● **TEXT EXCERPT**:
Unread postby Lucy » 12 Apr 2004, 12:42

Dear Carol,

Errors are a natural part of the learning process. For example, an elementary student who says "I taked the bus yesterday" demonstrates that they have learnt that an "ed" ending denotes a past tense. They just haven't learnt the irregular verbs yet.

Some errors are slips of the tongue, eg "I forgotten to do it". In this case the learner knows the correct answer but forgot it momentarily or it just came out the wrong way. Native speakers also make this type of error.

As a teacher, your job is to distinguish betwwen the different types of error and decide which need to be corrected given the level that your student is at. For this, you can consider what you have been working on recently in class and which you think the student should have mastered by now.

When you've decided which errors to correct, think about who corrects it. Try to give the student a chance at this first. This allows them to show whether they know it or not. Also having a second chance at producing the phrase reinforces the learning process. If the student doesn't get the right answer, you can correct it yourself or ask someone else in the class to try . You'll also need to consider how much time you want to spend on this. Having the teacher correct is usually the quickest.

Think about the activity you are doing. If you are doing a speaking activity to practise fluency (ease of speaking naturally) you might not want to interrupt the flow. In which case you can make a note of the error and go over it when the activity is finished. If your aim is accuracy, a better choice would be to deal with the mistake immediately. Also, if you hear the same mistake being made repeatedly, it's better to correct it sooner rather than later.

Another thing to consider is how you indicate that a mistake has been made. Will you let the students know that something is wrong and allow them to find it for themselves? Or will you tell them where the mistake is? Things to consider here are the amount of time available and how successful you think they will be at finding the mistake.

● **WRITTEN INSTRUCTION**: Can you condense the paragraph beginning "When you've decided which errors to correct" in this post on correcting learner errors into a short bulleted list of its main points? The material that comes next plays no part in this.

● **DATA SUPPLIED**:

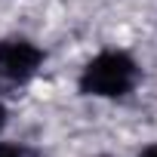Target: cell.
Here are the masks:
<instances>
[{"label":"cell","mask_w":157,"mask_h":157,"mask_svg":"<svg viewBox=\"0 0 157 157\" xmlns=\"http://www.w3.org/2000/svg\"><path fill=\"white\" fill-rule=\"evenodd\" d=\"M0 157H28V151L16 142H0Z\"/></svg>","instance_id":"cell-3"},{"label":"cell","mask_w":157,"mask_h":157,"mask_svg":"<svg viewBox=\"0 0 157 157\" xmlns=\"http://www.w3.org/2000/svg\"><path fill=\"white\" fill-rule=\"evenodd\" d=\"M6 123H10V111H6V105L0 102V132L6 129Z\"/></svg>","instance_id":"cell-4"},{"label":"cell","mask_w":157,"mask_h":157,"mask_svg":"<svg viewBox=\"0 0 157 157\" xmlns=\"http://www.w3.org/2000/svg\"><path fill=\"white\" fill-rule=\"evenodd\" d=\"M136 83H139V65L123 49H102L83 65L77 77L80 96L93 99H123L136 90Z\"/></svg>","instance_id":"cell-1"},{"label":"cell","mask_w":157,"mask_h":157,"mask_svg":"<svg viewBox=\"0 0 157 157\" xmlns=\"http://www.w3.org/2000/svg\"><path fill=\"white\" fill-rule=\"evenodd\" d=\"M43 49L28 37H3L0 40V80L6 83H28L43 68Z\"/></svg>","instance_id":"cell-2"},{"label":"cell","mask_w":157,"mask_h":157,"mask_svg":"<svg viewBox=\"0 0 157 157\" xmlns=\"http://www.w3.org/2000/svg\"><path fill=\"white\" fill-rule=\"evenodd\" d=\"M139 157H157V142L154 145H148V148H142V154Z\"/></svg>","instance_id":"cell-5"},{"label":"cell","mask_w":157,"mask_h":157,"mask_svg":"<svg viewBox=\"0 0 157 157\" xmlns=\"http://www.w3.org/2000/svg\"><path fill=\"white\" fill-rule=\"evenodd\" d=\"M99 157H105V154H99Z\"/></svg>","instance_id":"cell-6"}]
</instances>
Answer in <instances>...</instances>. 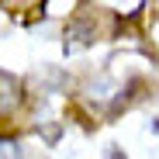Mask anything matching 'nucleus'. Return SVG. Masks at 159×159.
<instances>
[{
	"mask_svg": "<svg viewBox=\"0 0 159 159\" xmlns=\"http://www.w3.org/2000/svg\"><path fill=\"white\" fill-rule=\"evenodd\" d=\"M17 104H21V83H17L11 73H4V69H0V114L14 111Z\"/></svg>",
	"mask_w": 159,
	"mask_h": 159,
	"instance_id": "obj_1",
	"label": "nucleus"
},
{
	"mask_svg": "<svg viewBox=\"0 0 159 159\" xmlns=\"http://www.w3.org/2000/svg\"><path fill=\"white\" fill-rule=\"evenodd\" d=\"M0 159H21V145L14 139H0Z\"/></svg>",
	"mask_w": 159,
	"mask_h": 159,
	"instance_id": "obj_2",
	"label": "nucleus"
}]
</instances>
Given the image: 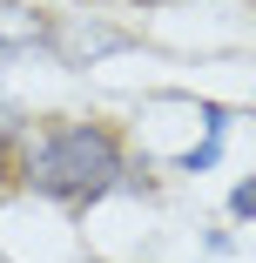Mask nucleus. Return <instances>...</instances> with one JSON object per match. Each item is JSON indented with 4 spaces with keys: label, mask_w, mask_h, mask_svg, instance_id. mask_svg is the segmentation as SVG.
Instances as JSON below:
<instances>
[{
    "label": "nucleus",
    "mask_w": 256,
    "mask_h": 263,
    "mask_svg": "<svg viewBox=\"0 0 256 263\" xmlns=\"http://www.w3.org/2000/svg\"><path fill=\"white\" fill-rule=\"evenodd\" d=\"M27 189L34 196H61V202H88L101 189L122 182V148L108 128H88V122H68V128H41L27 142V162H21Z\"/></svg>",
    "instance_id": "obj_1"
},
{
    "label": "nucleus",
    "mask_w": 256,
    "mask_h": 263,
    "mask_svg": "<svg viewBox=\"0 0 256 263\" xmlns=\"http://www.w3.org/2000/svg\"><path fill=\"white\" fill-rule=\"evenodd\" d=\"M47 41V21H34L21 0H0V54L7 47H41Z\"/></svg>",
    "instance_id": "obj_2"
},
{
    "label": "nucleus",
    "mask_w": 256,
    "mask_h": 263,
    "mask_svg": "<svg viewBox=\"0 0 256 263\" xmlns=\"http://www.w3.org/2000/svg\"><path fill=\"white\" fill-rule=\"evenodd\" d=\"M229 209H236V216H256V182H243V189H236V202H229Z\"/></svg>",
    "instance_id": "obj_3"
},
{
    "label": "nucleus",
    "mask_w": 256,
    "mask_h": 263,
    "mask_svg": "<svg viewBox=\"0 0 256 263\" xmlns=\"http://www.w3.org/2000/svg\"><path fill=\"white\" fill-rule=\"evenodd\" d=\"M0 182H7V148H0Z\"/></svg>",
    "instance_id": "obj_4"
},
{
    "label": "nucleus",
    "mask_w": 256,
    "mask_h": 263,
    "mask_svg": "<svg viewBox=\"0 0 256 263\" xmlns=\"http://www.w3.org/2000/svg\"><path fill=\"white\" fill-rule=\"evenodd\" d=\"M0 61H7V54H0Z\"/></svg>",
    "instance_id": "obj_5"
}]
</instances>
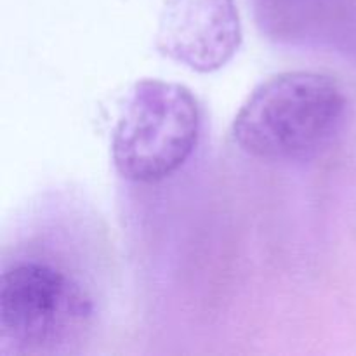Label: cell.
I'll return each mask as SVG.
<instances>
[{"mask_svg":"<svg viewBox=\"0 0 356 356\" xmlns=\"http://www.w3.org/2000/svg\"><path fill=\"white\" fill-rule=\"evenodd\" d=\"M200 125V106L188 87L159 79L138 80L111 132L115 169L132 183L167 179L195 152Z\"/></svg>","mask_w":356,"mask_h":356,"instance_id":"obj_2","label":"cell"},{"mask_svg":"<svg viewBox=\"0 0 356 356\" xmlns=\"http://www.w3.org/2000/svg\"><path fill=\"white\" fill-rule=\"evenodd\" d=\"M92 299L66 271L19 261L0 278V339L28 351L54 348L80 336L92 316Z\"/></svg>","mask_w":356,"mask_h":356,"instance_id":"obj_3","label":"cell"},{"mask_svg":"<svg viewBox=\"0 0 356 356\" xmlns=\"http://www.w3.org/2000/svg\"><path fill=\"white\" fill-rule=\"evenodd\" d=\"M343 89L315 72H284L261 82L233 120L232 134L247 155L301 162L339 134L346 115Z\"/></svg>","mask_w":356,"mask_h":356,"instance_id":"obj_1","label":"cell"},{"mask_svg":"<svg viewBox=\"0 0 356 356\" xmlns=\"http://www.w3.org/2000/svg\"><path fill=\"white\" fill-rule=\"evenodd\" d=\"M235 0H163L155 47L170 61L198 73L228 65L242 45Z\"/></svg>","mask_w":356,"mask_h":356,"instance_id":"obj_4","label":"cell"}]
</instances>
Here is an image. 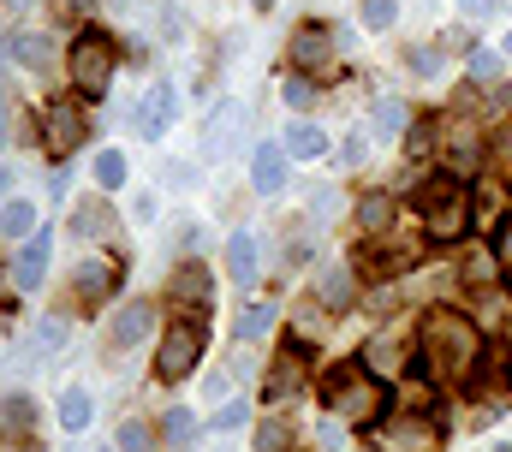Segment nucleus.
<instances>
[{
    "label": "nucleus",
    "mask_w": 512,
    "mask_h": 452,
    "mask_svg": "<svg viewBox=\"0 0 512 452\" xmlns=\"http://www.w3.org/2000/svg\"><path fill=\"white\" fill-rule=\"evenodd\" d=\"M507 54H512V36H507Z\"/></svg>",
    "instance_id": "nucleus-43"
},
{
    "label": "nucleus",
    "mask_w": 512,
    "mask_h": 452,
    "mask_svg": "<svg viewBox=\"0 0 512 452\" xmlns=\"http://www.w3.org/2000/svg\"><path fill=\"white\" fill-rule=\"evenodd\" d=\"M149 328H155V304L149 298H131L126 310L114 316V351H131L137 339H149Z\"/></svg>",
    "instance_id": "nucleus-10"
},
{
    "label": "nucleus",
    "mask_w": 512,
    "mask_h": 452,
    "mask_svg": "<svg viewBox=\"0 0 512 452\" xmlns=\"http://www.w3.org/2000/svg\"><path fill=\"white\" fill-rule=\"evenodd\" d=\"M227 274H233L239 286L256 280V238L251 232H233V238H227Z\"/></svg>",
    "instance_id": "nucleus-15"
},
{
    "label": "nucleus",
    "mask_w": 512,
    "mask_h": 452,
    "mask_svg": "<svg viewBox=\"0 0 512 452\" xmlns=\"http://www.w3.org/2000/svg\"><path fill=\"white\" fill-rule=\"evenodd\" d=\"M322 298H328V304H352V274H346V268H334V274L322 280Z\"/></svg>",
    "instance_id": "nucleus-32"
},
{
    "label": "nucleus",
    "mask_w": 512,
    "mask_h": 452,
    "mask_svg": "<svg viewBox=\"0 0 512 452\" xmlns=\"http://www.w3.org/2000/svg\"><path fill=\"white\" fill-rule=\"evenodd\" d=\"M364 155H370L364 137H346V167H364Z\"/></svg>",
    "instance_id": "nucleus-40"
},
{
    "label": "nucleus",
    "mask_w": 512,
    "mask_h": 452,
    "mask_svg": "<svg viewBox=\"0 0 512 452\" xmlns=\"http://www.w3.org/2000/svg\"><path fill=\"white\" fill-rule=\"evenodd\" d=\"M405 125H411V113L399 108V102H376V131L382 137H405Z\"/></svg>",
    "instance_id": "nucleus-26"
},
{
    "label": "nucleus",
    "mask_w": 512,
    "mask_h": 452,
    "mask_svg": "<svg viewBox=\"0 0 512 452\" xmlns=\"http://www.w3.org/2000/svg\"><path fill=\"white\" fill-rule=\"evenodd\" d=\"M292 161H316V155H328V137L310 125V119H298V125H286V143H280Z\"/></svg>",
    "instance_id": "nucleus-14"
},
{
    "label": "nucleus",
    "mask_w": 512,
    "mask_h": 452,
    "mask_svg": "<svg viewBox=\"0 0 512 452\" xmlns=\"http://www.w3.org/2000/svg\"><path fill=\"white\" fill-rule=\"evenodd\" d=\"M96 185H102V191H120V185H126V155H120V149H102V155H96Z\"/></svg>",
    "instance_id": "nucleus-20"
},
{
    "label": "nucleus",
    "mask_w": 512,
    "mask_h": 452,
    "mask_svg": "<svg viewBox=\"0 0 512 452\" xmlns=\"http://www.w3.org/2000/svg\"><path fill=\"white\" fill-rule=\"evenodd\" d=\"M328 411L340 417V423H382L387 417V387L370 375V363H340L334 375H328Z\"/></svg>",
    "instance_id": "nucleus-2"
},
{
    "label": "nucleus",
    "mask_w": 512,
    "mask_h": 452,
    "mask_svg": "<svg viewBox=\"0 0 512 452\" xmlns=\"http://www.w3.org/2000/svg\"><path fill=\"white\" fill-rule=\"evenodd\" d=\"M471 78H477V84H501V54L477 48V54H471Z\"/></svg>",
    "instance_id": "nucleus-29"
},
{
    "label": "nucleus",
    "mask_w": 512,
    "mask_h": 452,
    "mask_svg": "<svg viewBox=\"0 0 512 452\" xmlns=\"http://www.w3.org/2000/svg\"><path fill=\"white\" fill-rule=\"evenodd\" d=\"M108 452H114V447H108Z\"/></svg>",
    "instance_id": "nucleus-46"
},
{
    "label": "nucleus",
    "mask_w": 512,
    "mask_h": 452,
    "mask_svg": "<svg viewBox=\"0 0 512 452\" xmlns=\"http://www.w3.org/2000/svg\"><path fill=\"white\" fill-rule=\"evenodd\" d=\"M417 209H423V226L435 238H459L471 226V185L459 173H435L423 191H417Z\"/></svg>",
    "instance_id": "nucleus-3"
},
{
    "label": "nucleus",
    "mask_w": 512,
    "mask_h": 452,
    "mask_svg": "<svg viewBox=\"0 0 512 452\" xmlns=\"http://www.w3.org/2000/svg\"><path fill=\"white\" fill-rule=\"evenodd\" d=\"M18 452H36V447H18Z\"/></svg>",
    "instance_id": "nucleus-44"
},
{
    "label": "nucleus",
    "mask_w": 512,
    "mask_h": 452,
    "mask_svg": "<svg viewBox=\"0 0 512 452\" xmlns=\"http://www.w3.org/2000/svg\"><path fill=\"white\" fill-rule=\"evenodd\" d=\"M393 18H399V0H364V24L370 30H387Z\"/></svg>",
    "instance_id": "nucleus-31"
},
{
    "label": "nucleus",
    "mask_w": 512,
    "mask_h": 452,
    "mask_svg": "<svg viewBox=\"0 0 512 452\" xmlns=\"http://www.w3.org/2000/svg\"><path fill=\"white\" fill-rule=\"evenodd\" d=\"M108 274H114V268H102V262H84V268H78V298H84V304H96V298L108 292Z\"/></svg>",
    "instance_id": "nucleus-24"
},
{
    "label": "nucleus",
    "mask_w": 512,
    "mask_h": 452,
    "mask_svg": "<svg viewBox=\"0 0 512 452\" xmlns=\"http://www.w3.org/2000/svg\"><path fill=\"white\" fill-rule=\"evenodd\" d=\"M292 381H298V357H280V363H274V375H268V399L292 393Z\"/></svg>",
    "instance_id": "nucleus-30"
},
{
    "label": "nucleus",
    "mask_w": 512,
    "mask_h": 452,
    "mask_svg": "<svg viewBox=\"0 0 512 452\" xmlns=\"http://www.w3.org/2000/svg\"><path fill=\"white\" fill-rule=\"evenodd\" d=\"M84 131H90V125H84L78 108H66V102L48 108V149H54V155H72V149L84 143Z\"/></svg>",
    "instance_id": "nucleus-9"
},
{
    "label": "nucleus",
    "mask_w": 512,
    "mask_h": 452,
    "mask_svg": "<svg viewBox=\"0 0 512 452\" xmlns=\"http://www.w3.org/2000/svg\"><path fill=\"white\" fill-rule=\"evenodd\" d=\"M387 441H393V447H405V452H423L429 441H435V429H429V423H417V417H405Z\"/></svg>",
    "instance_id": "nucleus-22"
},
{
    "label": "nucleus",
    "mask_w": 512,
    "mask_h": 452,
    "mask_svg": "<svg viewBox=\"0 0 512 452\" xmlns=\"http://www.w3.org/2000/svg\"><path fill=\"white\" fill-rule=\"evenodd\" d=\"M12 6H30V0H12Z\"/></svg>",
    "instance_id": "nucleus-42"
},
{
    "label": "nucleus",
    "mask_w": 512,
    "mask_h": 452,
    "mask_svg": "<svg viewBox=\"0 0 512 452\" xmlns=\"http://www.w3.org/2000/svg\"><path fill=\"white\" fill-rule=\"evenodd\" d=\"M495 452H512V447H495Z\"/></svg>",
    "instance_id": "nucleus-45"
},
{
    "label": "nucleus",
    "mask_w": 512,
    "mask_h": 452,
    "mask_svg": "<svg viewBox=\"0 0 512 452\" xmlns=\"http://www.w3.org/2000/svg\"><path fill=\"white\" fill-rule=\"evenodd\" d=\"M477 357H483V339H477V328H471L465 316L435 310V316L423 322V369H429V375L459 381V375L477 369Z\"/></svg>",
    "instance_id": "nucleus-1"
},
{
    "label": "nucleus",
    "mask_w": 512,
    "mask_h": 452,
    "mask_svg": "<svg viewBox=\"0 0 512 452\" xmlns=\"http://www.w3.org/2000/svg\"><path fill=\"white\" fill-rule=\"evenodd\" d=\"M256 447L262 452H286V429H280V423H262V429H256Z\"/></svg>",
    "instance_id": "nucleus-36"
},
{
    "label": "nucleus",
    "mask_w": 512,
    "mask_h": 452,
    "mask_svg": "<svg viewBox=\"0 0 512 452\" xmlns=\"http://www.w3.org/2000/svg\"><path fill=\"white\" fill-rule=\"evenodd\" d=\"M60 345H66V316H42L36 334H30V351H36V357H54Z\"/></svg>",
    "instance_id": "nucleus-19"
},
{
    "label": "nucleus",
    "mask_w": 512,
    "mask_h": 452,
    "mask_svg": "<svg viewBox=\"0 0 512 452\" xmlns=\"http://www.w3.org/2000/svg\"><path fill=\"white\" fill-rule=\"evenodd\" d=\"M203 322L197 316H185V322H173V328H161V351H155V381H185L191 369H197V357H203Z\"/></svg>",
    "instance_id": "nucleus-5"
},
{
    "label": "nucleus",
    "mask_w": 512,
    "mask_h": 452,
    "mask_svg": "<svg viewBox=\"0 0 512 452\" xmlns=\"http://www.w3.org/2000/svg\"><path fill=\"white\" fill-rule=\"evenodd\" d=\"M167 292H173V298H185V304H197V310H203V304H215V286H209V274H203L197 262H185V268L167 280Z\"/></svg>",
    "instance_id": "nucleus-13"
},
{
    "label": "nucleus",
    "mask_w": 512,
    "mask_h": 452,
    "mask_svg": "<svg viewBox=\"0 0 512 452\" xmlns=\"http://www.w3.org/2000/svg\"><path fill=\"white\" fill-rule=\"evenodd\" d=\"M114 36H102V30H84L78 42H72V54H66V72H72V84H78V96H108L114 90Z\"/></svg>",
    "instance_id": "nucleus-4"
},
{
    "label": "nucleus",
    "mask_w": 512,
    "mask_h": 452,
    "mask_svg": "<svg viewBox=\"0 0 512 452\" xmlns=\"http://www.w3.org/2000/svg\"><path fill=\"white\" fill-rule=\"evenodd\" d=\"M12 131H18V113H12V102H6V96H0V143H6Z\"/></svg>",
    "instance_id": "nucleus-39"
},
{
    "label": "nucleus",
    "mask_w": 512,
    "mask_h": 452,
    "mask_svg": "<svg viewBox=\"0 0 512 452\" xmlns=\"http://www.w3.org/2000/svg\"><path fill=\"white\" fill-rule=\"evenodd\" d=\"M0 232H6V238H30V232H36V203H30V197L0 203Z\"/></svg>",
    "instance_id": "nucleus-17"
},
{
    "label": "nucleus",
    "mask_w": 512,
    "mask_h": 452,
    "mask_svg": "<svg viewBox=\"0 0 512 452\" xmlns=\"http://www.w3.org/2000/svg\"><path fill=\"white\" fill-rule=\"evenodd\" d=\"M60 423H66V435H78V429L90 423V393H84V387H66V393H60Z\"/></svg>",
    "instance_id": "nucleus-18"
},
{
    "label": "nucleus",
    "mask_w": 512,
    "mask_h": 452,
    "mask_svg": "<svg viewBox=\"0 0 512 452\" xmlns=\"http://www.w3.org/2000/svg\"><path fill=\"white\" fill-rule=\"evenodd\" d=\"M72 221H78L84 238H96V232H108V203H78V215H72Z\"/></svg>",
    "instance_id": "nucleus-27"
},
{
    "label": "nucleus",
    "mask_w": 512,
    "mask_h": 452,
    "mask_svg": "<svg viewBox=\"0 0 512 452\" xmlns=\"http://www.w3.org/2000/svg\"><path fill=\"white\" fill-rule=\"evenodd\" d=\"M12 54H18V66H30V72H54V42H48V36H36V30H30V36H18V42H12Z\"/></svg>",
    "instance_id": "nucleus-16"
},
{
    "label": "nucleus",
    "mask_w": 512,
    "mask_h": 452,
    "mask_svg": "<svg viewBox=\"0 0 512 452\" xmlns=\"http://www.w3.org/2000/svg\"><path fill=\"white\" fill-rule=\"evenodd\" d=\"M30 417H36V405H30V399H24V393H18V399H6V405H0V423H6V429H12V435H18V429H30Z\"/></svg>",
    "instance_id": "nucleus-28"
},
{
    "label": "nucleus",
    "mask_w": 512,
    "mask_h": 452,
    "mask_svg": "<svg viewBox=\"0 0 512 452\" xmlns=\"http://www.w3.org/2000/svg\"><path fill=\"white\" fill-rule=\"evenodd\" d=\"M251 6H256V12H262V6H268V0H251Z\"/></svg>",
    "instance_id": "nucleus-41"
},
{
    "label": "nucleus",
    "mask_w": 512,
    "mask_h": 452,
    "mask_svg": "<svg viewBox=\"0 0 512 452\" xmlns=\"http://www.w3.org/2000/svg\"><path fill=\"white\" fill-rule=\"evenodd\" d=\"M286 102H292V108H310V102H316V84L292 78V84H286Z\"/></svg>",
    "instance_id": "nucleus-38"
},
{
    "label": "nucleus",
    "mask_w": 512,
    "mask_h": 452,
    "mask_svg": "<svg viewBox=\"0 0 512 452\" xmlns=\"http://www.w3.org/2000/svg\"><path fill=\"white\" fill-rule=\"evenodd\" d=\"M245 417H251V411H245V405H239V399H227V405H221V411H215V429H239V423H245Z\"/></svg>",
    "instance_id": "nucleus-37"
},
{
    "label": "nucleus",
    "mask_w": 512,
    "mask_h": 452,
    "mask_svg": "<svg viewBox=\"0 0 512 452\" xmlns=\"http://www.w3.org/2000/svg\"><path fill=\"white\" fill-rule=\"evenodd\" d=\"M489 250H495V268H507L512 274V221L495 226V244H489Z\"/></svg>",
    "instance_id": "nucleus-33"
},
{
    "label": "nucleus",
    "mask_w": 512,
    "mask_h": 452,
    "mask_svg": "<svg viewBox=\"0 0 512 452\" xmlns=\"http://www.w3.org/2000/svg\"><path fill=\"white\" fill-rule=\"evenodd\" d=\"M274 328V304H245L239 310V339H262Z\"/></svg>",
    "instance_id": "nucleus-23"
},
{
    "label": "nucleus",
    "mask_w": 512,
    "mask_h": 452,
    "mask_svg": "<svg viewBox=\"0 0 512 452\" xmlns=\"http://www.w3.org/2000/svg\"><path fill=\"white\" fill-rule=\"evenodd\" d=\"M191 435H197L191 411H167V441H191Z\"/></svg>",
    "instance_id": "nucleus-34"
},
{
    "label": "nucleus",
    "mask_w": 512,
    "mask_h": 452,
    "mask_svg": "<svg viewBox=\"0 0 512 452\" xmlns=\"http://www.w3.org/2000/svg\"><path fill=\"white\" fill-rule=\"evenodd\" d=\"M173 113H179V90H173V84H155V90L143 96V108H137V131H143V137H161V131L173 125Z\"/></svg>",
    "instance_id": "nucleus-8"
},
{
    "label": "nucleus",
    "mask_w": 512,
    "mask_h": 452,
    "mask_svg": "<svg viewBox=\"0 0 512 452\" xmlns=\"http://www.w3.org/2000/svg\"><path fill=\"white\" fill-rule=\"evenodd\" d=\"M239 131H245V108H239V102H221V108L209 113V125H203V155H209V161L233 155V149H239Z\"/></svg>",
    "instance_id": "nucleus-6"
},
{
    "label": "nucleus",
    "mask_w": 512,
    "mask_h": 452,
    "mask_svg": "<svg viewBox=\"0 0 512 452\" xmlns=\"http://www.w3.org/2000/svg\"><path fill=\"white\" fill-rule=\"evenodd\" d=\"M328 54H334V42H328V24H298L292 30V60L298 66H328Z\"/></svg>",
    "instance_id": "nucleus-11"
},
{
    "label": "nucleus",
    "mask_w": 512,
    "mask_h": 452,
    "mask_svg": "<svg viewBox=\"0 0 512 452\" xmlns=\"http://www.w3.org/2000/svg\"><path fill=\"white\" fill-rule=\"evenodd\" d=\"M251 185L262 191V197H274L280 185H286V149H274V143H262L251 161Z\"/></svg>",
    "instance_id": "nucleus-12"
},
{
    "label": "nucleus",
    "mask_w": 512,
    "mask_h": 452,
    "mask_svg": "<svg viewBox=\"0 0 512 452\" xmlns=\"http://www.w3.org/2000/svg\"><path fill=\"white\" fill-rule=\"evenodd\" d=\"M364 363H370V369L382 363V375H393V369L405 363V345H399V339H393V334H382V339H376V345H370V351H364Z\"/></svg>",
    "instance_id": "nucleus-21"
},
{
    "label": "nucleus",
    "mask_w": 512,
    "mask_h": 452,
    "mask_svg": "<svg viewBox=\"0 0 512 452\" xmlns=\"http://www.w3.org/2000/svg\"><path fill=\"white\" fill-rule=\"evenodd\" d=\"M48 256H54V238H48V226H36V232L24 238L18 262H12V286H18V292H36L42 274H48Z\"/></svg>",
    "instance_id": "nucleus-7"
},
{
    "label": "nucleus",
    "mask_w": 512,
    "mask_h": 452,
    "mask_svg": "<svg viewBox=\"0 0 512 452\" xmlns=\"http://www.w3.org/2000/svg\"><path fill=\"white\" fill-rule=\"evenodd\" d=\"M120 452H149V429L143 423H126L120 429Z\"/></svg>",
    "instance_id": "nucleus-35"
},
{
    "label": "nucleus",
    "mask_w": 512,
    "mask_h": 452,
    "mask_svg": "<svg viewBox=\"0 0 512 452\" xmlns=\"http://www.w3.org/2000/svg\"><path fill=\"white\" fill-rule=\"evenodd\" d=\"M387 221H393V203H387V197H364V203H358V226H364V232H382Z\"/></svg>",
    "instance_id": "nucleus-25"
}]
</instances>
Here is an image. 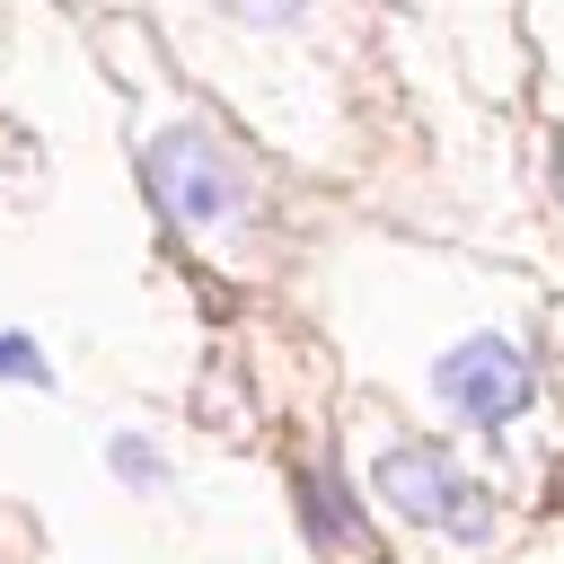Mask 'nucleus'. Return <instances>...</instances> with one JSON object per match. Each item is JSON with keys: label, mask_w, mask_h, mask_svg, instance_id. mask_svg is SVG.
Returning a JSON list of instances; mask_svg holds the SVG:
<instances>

● **PROBLEM SOLUTION**:
- After choosing which errors to correct, decide who will correct them.
- Give the student the first chance. This shows whether they know the answer, and a second attempt at the phrase reinforces learning.
- If the student doesn't get it right, correct it yourself or ask another student in the class to try.
- Consider how much time to spend on correction. Having the teacher correct is usually quickest.